Felizmente establecidos en Egilsstaðir, tras el accidentado paso del Öxi, nos lanzamos a atravesar la montaña que nos separaba de los fiordos del Este.

Como os considero a todos gente culta y de sobrados conocimientos no es mi intención aburriros explicándoos lo que es un fiordo, pero dado que yo no tenía ni idea y para los que faltaron a clase de “Natus” de ese día simplemente es un valle formado tras el derretimiento de un glaciar en contacto con el mar. Es decir donde antes había un glaciar ahora entra el mar. Están por lo tanto inundados de agua salada.

Tras esta lección de garrafón, nos adentramos en la montaña para intentar llegar a Seyðisfjörður, un pequeño pueblo pesquero escondido entre los 16 kilómetro del fiordo de mismo nombre.

Precioso pueblecito, cuyo acceso entre las montañas resulta de lo más pintoresco, siguiendo el cauce del río Fjarðará…

… y con él 25 cascadas entre las que destaca Gufufoss, semicongelada en un saliente y escondida en un recodo de la carretera.

Seyðisfjörður se formó en 1848 y mantiene muchos de los edificios de madera construidos originalmente por los colonos noruegos, que se desplazaron a esta zona por sus características pesqueras.

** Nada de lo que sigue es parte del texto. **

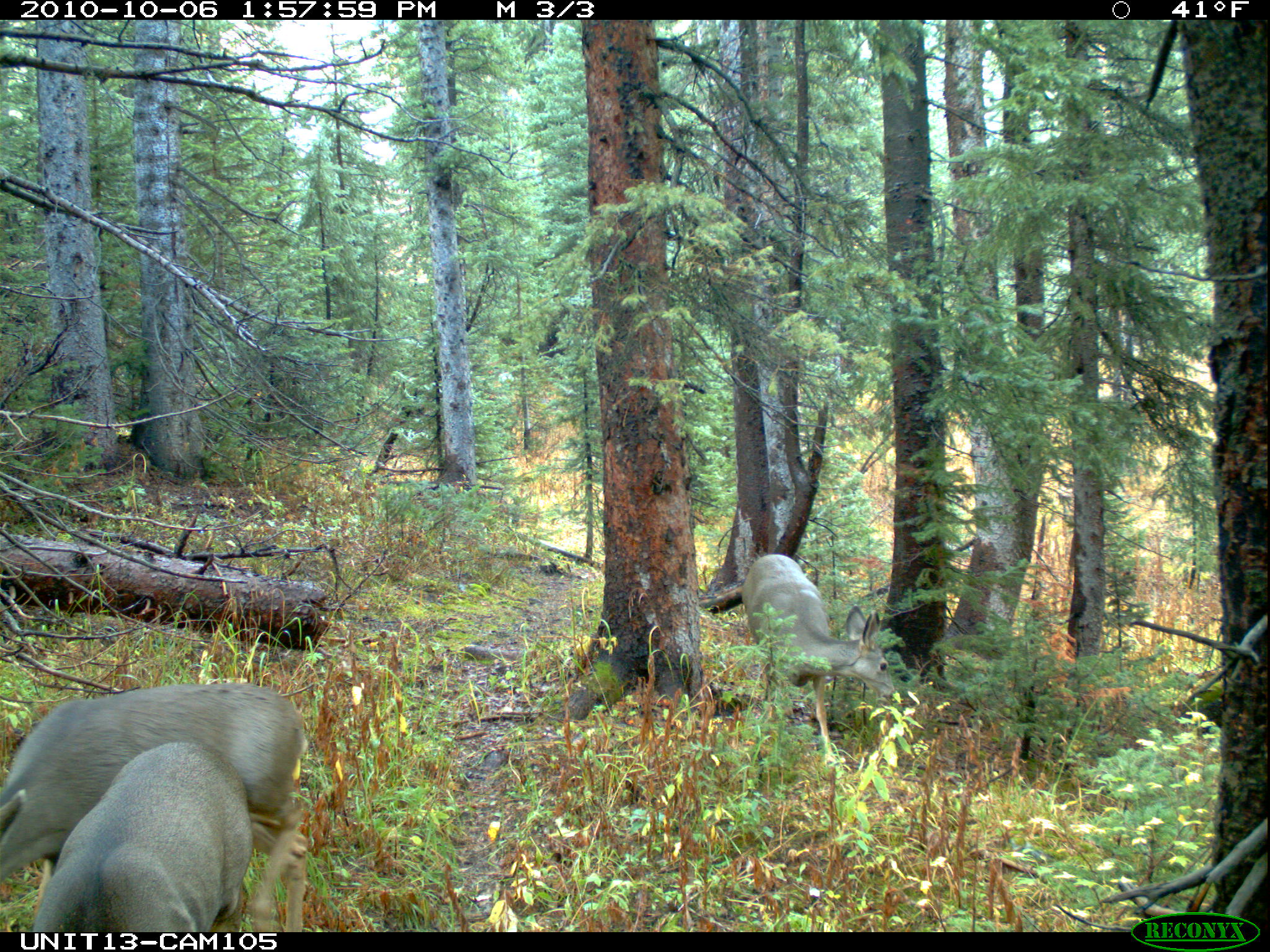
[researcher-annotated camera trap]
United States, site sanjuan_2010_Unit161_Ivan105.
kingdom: Animalia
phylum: Chordata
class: Mammalia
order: Artiodactyla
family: Cervidae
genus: Odocoileus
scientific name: Odocoileus hemionus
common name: mule deer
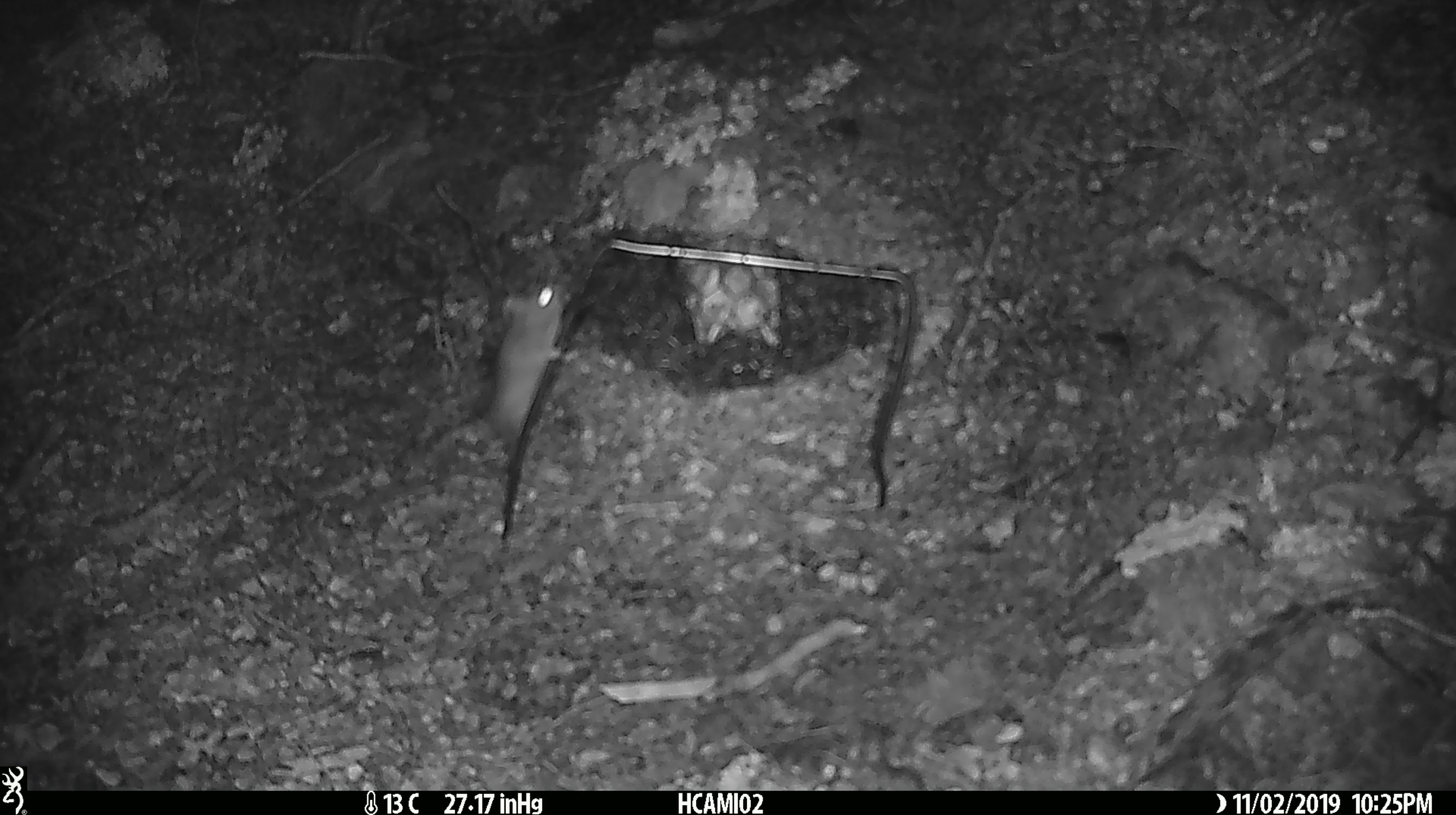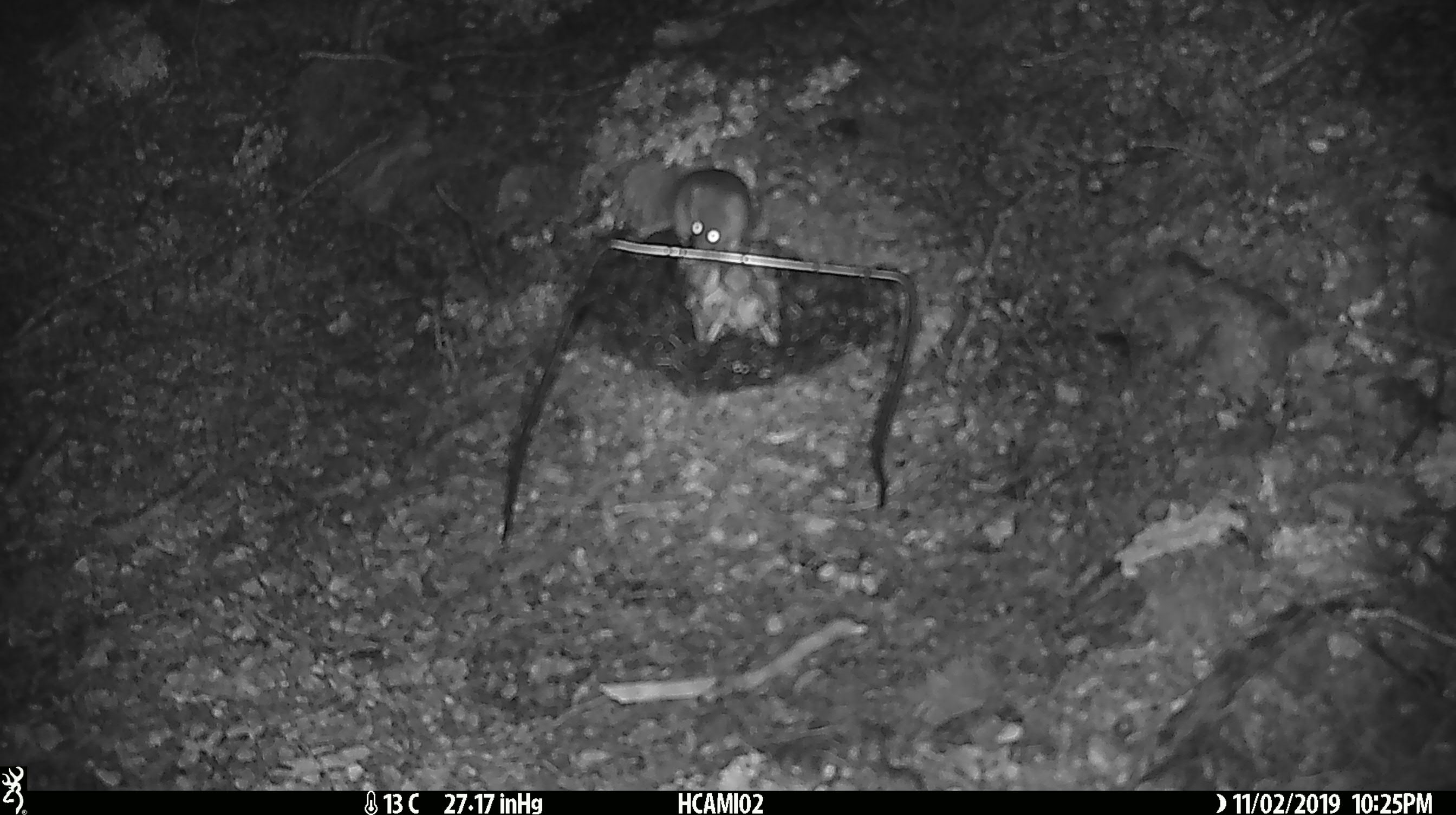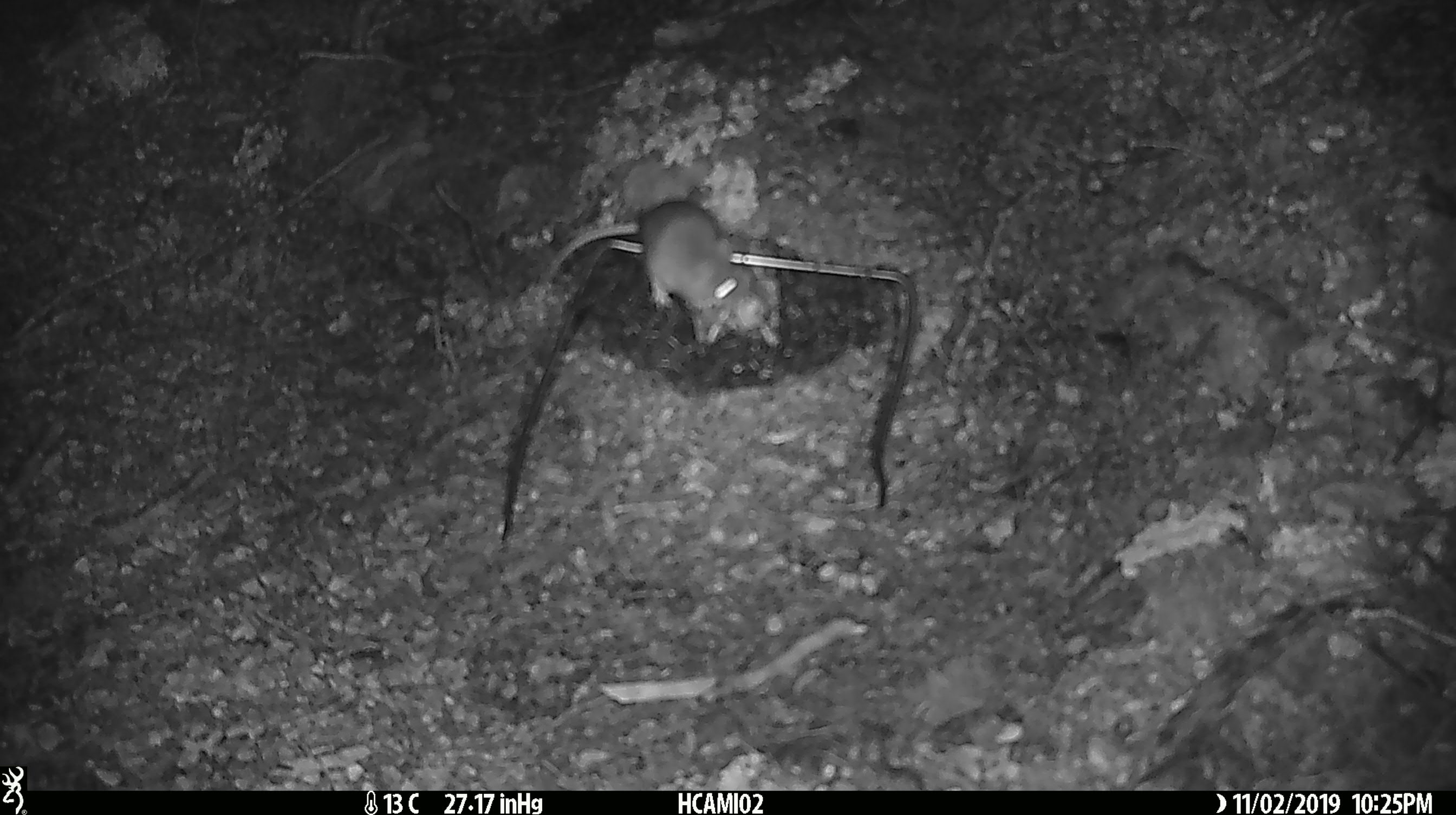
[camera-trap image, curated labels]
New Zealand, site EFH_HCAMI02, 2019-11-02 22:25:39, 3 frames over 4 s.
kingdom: Animalia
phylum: Chordata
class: Mammalia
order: Rodentia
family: Muridae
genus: Mus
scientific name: Mus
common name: mouse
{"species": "mouse (Mus)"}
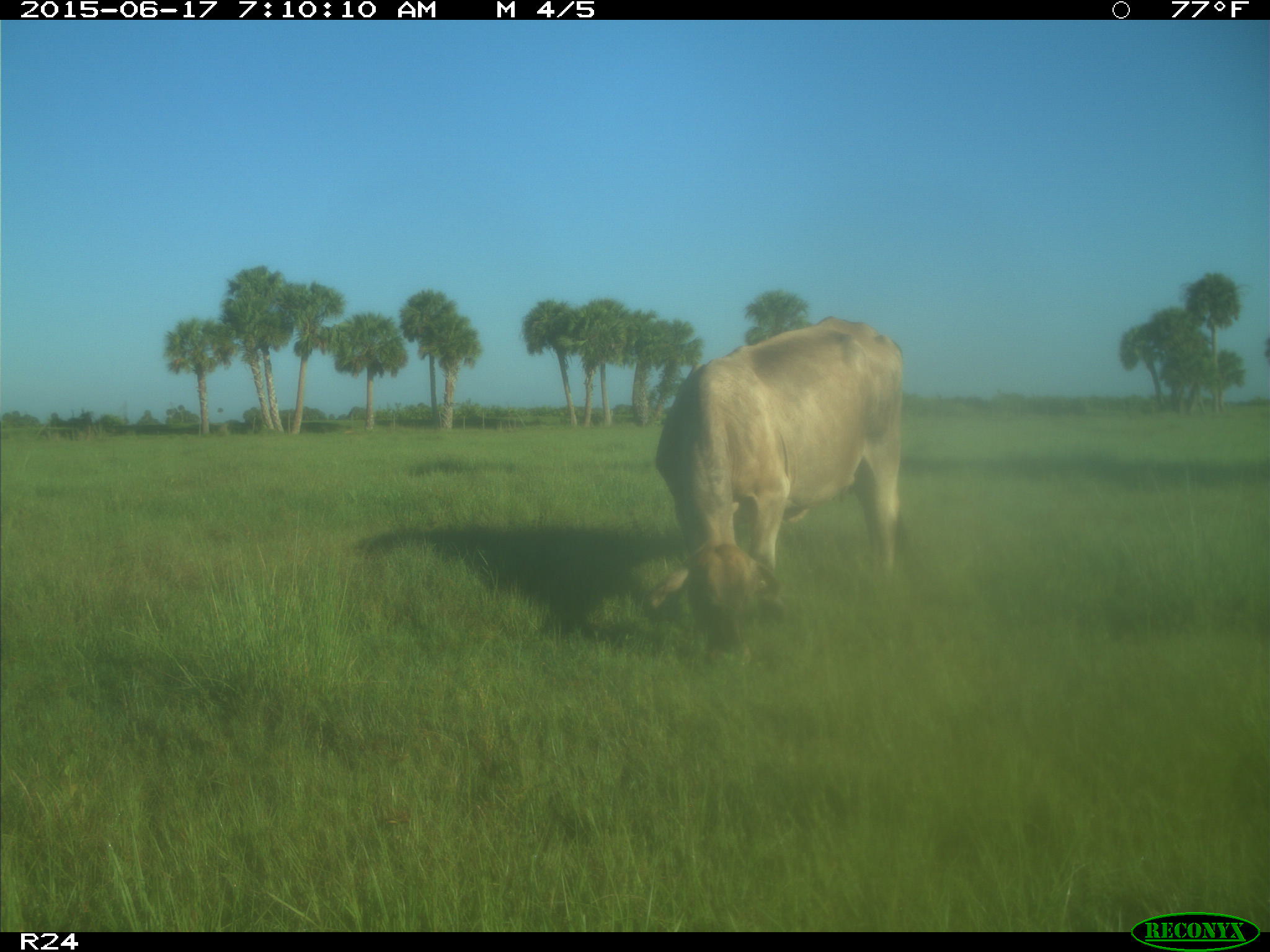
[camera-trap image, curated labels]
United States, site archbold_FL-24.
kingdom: Animalia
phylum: Chordata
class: Mammalia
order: Artiodactyla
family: Bovidae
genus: Bos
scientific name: Bos taurus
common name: domestic cow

La planta de procesado de pescado se cerró en 2003 con lo que la mayor parte de la población vive del turismo y se ha convertido además en un lugar de encuentro para artistas y músicos, con un festival internacional de artes que lo mantiene ocupado durante los meses de Junio a Agosto.


Avanzamos por la cara sur del fiordo, intentando llegar a un punto donde pudieramos apreciar en todo su esplendor las maravillas naturales y flipar un poco. De nuevo tras un día de inclemencias y sin poder ver el sol, el cielo se abrió para recompensar nuestros esfuerzos y regalarnos un atardecer de los suyos, eterno entre el paisaje desolador que nos llevaba a Skálanes, uno de los punto más orientales de la zona.




Fue completamente imposible llegar a Skálanes, nuestra poca pericia al volante, unido a un terreno embarrado y a una cantidad creciente de nieve nos volvió a obligar hacer uso del comodín de la cobardía y retirada. :)




Todavía con la boca abierta retomamos el camino de vuelta que nos devolvería a Egilsstaðir. Entre la resistencia del sol a ocultarse y la subida continuada dirección poniente, alargamos los instantes un poco más y al llegar a la cima, le dijimos definitivamente adiós rodeados de nieve en uno de los momentos más preciosos y polares de todo el viaje.